Avec toutes ces courses, il doit bien entendu s’entraîner. Pour cela, il s’organise par rapport à son travail, car il doit souvent se déplacer pour voir ses clients. Du coup, il court lorsqu’il a des créneaux de libres. Si il n’en a pas, il court moins… Je cours régulièrement avec Amandine, pour le travail au seuil. Elle comprend ma passion et me soutient à 100% dans toutes mes courses. Il faut dire qu’il les enchaîne les courses, ce qui lui a valu un surnom lancé par son ami Jean-Pierre: le Prince du Macadam! « C’est mieux que le glouton du Mac Donald’s!« , ajoute-t-il humblement, tout sourire. Avant d’ajouter: « A la base, je suis un coureur sur route car mes premières courses ont été des semis et marathons. Par la suite, en me préparant pour les 100 km de Millau, je me suis mis à faire de longues distances sur sentier et j’ai découvert les courses-natures, puis les trails. J’aime bien aussi ce genre de course car l’ambiance y est différente. On se sent moins en compétition et cela s’apparente pour moi plus à une balade en forêt qu’une course sur bitume où je dois tout donner. »

30 courses en 2012!

Paris Versailles 2012 Giao est aujourd’hui un homme d’expériences. En 2012, il a participé à 30 courses dont deux marathons, Paris et Vincennes, où il pulvérise son précédent record de 23 minutes en 3h30m13s, et quatre gros trails et courses de montagne (6000D, CCC, Diagonale des Fous et SaintéLyon). D’ailleurs, Jipé n’hésite pas à lancer « Dis le nom d’une course, Giao est sûr de la faire« … Alors forcément, c’est avec respect qu’on aime écouter ses souvenirs de course. « Jusqu’en 2012, la course la plus dure avait été Millau car les jambes avaient bien senti que cela tapait au bout de 100 km de bitume. Mais après la Réunion, sans hésiter, je dirais que La Diagonale des Fous est le truc le plus dingue que j’ai jamais fait. D’ailleurs je ne l’ai pas fait car je me suis fait rattraper par les barrières horaires. C’est dans la douleur que je me suis arrêté à Cilaos à 72 km du départ. Quel souvenir !« .

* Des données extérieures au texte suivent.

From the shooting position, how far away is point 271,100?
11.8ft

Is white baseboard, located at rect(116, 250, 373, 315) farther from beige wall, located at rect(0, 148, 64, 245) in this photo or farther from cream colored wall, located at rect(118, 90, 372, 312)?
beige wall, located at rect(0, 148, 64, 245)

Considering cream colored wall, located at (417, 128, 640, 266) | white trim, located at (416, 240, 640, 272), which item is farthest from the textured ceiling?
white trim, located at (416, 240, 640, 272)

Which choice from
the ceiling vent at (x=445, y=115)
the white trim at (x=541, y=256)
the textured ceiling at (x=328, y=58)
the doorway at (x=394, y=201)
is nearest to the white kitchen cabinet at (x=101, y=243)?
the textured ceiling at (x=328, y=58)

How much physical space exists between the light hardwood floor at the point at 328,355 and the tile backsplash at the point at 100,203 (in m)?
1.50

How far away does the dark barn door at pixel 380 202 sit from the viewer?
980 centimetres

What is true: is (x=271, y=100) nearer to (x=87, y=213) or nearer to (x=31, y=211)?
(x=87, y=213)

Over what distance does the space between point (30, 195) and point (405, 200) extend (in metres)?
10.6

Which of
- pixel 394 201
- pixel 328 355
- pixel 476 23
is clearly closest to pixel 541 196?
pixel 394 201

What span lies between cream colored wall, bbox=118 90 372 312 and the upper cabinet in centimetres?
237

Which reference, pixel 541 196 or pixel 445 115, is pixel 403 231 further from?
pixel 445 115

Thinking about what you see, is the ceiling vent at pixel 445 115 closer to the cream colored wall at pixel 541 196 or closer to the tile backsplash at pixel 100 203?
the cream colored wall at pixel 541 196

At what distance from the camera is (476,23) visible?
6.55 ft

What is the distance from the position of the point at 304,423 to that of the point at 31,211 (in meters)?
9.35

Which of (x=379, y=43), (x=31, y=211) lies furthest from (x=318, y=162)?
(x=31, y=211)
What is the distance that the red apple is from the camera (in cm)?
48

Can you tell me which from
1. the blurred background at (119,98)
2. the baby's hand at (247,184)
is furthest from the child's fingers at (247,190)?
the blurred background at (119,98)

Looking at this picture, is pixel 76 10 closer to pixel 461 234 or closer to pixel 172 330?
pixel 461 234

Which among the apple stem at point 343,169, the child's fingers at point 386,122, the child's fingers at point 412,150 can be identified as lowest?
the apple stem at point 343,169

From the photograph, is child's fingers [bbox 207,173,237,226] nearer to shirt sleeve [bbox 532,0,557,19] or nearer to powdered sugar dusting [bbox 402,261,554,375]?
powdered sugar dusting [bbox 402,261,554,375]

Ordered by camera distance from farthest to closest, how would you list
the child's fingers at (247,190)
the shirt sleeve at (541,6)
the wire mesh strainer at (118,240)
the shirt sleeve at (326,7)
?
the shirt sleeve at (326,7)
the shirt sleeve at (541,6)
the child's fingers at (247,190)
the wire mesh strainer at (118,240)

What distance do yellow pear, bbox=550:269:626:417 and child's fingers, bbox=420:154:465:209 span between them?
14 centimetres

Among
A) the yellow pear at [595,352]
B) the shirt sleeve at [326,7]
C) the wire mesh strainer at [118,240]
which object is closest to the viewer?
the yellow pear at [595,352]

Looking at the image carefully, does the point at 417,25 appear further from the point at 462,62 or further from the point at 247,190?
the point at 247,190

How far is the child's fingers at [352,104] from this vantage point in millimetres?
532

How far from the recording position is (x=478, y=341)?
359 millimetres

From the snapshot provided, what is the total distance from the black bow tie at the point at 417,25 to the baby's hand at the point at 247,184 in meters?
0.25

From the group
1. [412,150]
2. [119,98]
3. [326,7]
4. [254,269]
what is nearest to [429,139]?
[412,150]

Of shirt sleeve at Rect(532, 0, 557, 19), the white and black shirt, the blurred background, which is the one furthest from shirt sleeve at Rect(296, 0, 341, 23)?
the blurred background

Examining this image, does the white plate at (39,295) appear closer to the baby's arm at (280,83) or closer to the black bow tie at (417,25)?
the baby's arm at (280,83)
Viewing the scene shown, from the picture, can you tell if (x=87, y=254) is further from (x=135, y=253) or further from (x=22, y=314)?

Malgré tous les kilomètres avalés, Giao sait faire le break. C’est peut-être pour cela d’ailleurs qu’il ne se blesse pas. Car, quand il lui arrive de ne plus éprouver de plaisir à courir et de subir plus que de profiter d’une sortie ou d’une course, il préfère rester au chaud chez lui ou faire du macramé.

Pourtant, il n’est pas encore venu le temps où Giao laissera ses running au placard. En nous quittant, il m’avoue ses prochains objectifs: « Je rêve d’être finisher de La Montagn’Hard cette année, une course un peu folle de 103 km et de 8 600 m de dénivelé qui se déroule entre Chamonix, Beaufort et Megève. » Avant d’ajouter: « Mon but ultime sera de terminer un jour La Diagonale des Fous« …

 

GIAO, en quelques mots

Ton coureur préféré: Bob Tahri
Ta montre GPS: Garmin Forerunner 305 / Suunto Ambit
Ton modèle de chaussure préféré (running et trail):

Entrainement route : Nike Pegasus
Compétition route : Nike Lunaracer
Trail : Adidas Riot Supernova 4
Ta citation: Go hard or Go Home
L’endroit idéal pour toi pour courir: n’importe où avec la femme de ma vie.
Ce qui t’énerve en course:
des amateurs qui te crient dessus quand ils arrivent avec le meneur d’allure et que tu n’arrives pas à te pousser à temps.
Ce qui t’arrêtera un jour de courir: une blessure, l’envie.
La course de tes rêves: La Diagonale des Fous
Ton meilleur temps sur…
10km: 43:57″ L’Equipe 2011
Semi: 1h37:09″ semi de Paris 2012
Marathon: 3h30:13″ marathon de Paris 2012
100km: 16h40 Millau 2011

 

PROCHAIN PORTRAIT: Retrouvez le prochain portrait de la Runnosphère dans 15 jours, Kejaj, juste après son marathon de Paris

Commentaires (6)
Trackbacks (1)
The Pinkrunner
mercredi 27 mars 2013, à 09:30
Vraiment un type tres sympa qui gagne a etre connu.
Moi la 1ere fois ce fut a Millau en 2011, bref mais comme si on se connaissait depuis toujours.
Depuis c'est vraiment un grand plaisir a chaque fois!
Superbe portrait ou j'ai appris beaucoup de chose.
Sandrunning
mercredi 27 mars 2013, à 10:50
Très très sympathique portrait de notre Giao !
Maya972
mercredi 27 mars 2013, à 21:27
Superbe portrait.
Giao, je te souhaite de la terminer cette longue diagonale !
dd2012
mercredi 27 mars 2013, à 22:00
C'est clair, super portrait ! Et surtout bravo à Giao (en fait c'est mon idole ;-))
Bertrand
mercredi 27 mars 2013, à 23:59
Il manque quand même une question: tes lunettes de soleil t'aident elles à courir plus vite... ;-))
Mangeur de Cailloux
jeudi 4 avril 2013, à 14:58
Super ce portrait !
on sait maintenant tout sur le prince du macadam (qui n'est pas un manche non plus loin du bitume ;) )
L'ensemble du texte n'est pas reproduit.